University of Virginia School of Nursing
A mutating virus that began in a Kansas military camp ultimately killed 670,000 Americans, many of them soldiers, and between 50-100 million people world-wide during its 15-month scourge.
The Bjoring Center for Nursing Historical Inquiry presents the 2nd Annual Lorraine Bowers Albrecht Lecture, with Carol R. Byerly, PhD
 
Army Nursing during the Influenza of 1918
12-1 PM
McLeod Hall 1004, Beta Kappa Room
 
Historian Carol R. Byerly specializes in American political history and the history of military medicine. After earning degrees from the University of Michigan, Michigan State, and the University of Colorado, Boulder, Byerly taught American history and the history of medicine at the University of Colorado for more than a dozen years while concurrently serving as a historian for the U.S. Army Office of the Surgeon General's history office.
 
Byerly will speak on the special roles and experiences of Army nurses during World War I in the training camps in the United States and on the Western Front during the influenza pandemic of 1918-1919.

Saved data entries:
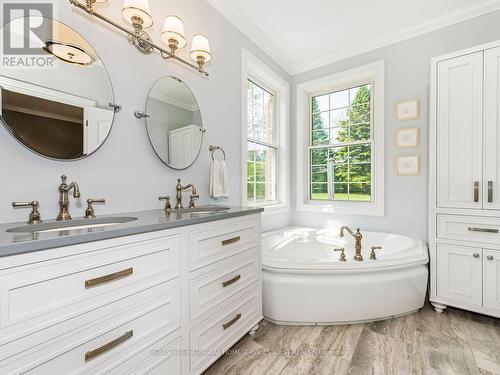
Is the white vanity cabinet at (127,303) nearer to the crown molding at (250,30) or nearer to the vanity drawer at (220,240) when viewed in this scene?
the vanity drawer at (220,240)

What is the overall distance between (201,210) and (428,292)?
2.27m

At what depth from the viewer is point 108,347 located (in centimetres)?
90

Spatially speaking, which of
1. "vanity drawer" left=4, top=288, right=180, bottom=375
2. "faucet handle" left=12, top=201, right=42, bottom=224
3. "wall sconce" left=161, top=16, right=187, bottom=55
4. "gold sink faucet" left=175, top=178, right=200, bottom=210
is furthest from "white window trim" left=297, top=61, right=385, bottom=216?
"faucet handle" left=12, top=201, right=42, bottom=224

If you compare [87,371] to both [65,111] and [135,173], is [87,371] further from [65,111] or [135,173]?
[65,111]

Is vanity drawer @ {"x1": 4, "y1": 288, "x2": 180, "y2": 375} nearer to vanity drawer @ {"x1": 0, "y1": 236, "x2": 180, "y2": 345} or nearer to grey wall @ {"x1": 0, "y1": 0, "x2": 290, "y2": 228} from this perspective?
vanity drawer @ {"x1": 0, "y1": 236, "x2": 180, "y2": 345}

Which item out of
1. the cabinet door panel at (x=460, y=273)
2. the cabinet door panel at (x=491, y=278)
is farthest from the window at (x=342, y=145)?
the cabinet door panel at (x=491, y=278)

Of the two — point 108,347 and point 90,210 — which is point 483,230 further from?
point 90,210

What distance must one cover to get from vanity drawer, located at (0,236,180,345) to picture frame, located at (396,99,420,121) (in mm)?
2684

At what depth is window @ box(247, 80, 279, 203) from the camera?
287cm

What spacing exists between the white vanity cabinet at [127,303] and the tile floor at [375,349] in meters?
0.21

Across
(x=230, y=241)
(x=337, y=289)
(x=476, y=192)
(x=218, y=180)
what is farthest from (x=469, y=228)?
(x=218, y=180)

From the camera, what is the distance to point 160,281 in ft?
3.49

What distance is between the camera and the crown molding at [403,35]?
2.19 m

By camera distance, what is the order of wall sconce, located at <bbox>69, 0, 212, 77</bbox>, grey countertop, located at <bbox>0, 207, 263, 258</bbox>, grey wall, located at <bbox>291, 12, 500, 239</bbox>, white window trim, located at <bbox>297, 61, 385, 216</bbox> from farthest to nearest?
white window trim, located at <bbox>297, 61, 385, 216</bbox> < grey wall, located at <bbox>291, 12, 500, 239</bbox> < wall sconce, located at <bbox>69, 0, 212, 77</bbox> < grey countertop, located at <bbox>0, 207, 263, 258</bbox>
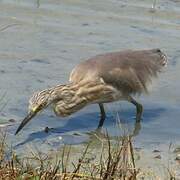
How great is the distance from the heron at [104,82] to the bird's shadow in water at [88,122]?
86mm

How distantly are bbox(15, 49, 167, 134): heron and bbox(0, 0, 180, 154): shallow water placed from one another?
151mm

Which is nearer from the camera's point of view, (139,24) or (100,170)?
(100,170)

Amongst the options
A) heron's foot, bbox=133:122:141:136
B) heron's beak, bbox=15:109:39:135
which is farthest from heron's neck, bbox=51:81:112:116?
heron's beak, bbox=15:109:39:135

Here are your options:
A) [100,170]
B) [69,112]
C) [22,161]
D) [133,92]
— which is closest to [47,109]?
[69,112]

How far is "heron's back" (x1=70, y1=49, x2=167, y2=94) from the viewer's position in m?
6.76

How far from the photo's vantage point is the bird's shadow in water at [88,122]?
6.24m

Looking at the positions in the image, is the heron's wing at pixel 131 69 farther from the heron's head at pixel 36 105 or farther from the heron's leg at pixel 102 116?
the heron's head at pixel 36 105

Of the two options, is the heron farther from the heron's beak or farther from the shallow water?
the heron's beak

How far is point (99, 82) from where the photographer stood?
6.81 metres

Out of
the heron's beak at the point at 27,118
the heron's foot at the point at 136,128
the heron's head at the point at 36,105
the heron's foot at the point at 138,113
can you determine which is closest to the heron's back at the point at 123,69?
the heron's foot at the point at 138,113

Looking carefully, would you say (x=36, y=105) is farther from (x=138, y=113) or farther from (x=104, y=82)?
(x=138, y=113)

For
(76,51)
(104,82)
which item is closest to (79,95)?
(104,82)

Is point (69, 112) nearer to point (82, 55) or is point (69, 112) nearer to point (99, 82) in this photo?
point (99, 82)

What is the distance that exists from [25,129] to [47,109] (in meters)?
0.62
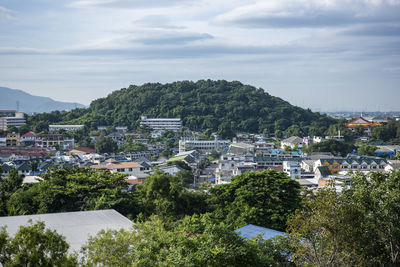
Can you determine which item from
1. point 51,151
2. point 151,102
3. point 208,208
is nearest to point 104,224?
point 208,208

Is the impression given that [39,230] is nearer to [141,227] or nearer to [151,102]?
[141,227]

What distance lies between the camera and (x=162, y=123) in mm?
61844

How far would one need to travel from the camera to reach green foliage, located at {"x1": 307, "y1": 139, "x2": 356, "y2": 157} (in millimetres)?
41406

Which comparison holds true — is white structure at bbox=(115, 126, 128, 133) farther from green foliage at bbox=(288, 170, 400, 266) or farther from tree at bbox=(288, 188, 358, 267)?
tree at bbox=(288, 188, 358, 267)

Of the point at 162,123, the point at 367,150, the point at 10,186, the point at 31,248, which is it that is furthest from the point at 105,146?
the point at 31,248

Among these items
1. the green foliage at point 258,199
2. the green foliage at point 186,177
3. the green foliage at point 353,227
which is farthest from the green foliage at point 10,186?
the green foliage at point 353,227

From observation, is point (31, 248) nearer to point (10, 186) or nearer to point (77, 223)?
point (77, 223)

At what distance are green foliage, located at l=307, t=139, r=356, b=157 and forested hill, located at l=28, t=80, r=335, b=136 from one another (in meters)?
15.3

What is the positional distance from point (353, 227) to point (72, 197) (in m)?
10.5

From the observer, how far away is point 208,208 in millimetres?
14531

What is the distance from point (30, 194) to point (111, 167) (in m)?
15.9

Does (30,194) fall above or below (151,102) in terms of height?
below

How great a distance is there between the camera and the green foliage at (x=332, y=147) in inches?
1630

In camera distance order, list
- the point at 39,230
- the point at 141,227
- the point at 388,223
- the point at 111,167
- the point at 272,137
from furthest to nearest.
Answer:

**WHAT THIS EXERCISE ASKS**
A - According to the lecture announcement, where did the 1918 influenza virus begin?
B - Continue the lecture announcement on Army nursing in the 1918 influenza, picking up after its last sentence.

**REPLIES**
A - In a Kansas military camp.

B -
 
Byerly, who lives in Boulder, CO, has also worked for the U.S. Congress, the American Red Cross blood program, the National Center for Atmospheric Research, and served in the Peace Corps and on the State of Colorado Commission on Judicial Performance. She's authored several books, including Fever of War: The Influenza Epidemic in the U.S. Army during World War I (New York University Press, 2005), and Good Tuberculosis Men: The Army Medical Department’s Struggle with Tuberculosis (Fort Sam Houston, Texas: Borden Institute, 2013).
 
Currently, Byerly is working on a biography of William Crawford Gorgas, Love in the Time of Yellow Fever: The Life and Loves of a Military Medical Man.
 
A reception follows Byerly's lecture.